## Page

──────────

Wednesday, April 24, 2013

Malt and Barley Revue - on the road!

The revamped, sleeker and (mostly) beardless Malt and Barley Revue hits the road soon with gigs
in Hillswick (preview show, launch of the Glusstonberry Festival) Rutherglen, Ayr, Belladrum, Bo'ness and more to be confirmed. All details here.

The Malt and Barley Revue is an hour-long performance of songs, stories and poems by Tom Morton, all about Scotland and whisky. With detours to Ireland and Japan.

Funny, informative, laced with tragedy and tall tales, you may find yourself singing about steamboats or along with murderous highwayman, munching a very scratchy sweetmeat or wondering how on earth the Mother of Japanese Whisky came from Kirkintilloch.

You will certainly be sipping three of finest whiskies in the world, and wondering if it could possibly be true that one of them is English...


Hear some of the songs and dialogue here:

and also here

Special guests at some shows will include eminent and indeed bearded whisky connoisseurs such as Mr Jon Beach of Fiddlers in Drumnadrochit

Thursday, April 11, 2013

Guitar collecting: the indulgence stops here. Warning - for acoustic purists only

I find myself doing something I swore I'd never do again. And it has stopped. It stops now, right here, with the customs duty paid on that absolutely beautiful 1960s Airline H929 (AKA Stella H929, as played by everyone from Blind Willie Johnson to Elvis) when it finally arrived this morning from the USA, where it was made.



I already have an Airline. In fact, I already have two, one of them also an H929 (small bodied, all-birch, floating bridge, no truss rod, 'metal reinforced neck'). The other one was supposed to be a 'working' guitar. It's a lovely 1960s Airline-badged Harmony Sovereign H1260, with original machine heads and thus just a wee bit unreliable tuning-wise to rely on live.

I don't really know how this happened. I just became kind of interested in the Harmony company, initially because these are the last(only) vintage American acoustic guitars you can find at affordable prices, though they've started climbing steeply. You're into four figures for even the clattiest old Martin or Gibson. My guitars were all made in Chicago, Illinois, by the Harmony or Valco company who also made National resonators and that red plastic JB Hutto model you used to see jack White playing in The White Stripes. They were never expensive, in fact downright cheap, and Valco/Harmony turned out these instruments for a variety of third-party retailers, notably the mail-order company Montgomery Ward, who used the Airline moniker.

──────────

## Material provided
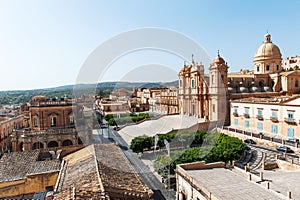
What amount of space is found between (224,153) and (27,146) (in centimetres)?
1556

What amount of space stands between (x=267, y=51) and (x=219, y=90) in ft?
46.1

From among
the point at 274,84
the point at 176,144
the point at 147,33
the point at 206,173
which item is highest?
the point at 147,33

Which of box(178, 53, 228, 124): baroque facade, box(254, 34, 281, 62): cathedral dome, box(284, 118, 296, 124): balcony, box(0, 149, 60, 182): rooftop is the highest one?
box(254, 34, 281, 62): cathedral dome

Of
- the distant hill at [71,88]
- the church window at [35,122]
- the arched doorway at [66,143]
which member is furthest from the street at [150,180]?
the church window at [35,122]

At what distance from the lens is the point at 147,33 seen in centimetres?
1477

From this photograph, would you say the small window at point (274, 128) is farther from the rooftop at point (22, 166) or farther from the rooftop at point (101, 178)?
the rooftop at point (22, 166)

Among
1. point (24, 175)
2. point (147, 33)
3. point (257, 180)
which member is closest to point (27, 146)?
point (24, 175)

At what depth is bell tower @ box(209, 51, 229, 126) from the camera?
3019 centimetres

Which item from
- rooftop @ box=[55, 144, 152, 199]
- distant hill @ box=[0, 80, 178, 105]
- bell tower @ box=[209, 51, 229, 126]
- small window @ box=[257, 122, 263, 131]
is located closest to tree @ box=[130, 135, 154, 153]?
distant hill @ box=[0, 80, 178, 105]

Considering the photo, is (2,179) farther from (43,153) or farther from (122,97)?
(122,97)

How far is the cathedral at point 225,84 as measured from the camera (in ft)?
100

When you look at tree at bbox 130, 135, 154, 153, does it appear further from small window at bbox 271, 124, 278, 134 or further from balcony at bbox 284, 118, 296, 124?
balcony at bbox 284, 118, 296, 124

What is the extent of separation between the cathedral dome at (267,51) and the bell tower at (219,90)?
37.7 feet

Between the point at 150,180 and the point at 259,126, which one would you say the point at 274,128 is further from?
the point at 150,180
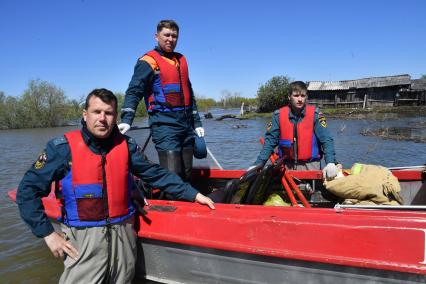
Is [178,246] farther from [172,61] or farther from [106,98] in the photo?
[172,61]

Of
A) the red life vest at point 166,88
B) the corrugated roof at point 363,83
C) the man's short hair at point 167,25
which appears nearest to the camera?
the man's short hair at point 167,25

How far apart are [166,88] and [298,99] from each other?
4.57ft

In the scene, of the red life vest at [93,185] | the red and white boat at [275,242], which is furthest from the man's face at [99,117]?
the red and white boat at [275,242]

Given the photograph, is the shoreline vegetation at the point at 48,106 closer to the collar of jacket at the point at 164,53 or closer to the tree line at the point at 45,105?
the tree line at the point at 45,105

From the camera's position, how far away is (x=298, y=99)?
12.8 feet

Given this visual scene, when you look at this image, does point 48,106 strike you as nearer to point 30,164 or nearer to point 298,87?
point 30,164

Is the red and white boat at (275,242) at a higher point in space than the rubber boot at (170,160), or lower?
lower

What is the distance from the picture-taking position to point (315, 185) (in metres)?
4.12

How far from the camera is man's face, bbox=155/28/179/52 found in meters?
3.56

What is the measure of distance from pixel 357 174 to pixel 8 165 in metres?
11.4

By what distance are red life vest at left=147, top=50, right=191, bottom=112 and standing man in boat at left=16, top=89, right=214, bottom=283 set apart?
45.0 inches

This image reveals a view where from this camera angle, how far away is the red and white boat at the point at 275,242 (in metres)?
2.22

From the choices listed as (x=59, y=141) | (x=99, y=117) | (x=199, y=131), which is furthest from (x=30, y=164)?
(x=99, y=117)

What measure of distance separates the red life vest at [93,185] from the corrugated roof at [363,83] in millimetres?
34633
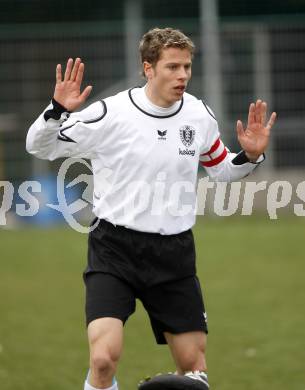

──────────

## What you will do
1. From the blog about whisky and guitars, translate this sentence into Spanish: "The Malt and Barley Revue is an hour-long performance of songs, stories and poems by Tom Morton, all about Scotland and whisky."
2. Continue the blog about whisky and guitars from the point where the text shown above stops.

## Per-task answers
1. The Malt and Barley Revue es un espectáculo de una hora de canciones, historias y poemas de Tom Morton, todo sobre Escocia y el whisky.

2.
But if you're careful and/or lucky, you can still find ones that play well and sound good. The opening acoustic bars of Stairway to Heaven were played on a Sovereign and Ralph McTell, Rab Noakes and Dick Gaughan all used Sovereigns in their early years. Mine has a big, expansive Gibson J40/50 sound and a very similar, D-profile neck. It's had a neck reset but little else. Apart from what look like household clatters, it's been virtually unplayed for half a century.



If you want that proper bright, frosty blues sound for slide and open tuning, though, you need the smaller guitars. The H929s were cheap and absolutely everywhere in the States from the late 1930s onwards, which is why they became synonymous with early acoustic blues. I have a glorious H929 (the one without the pickguard) set up for slide in open G tuning, and it really has that quality Clive James called 'broken bracken in a frost'. It's been carefully restored but has the original machine heads (though not he ferrules, which always fall out). I used to have a 1939 Harmony archtop (round soundhole) which I sold on, and an incredibly low-action Stella H929 sunburst I passed on to my son Dave.

The third and final Airline, the end of collecting, is the one that arrived this morning. It has a white pickguard and came from the USA, where at one point more than half of all guitars sold were made in the Valco factory. They went out of business in 1968. This one is in fantastic playing condition, but has replacement machine heads (again, no ferrules!). Good action.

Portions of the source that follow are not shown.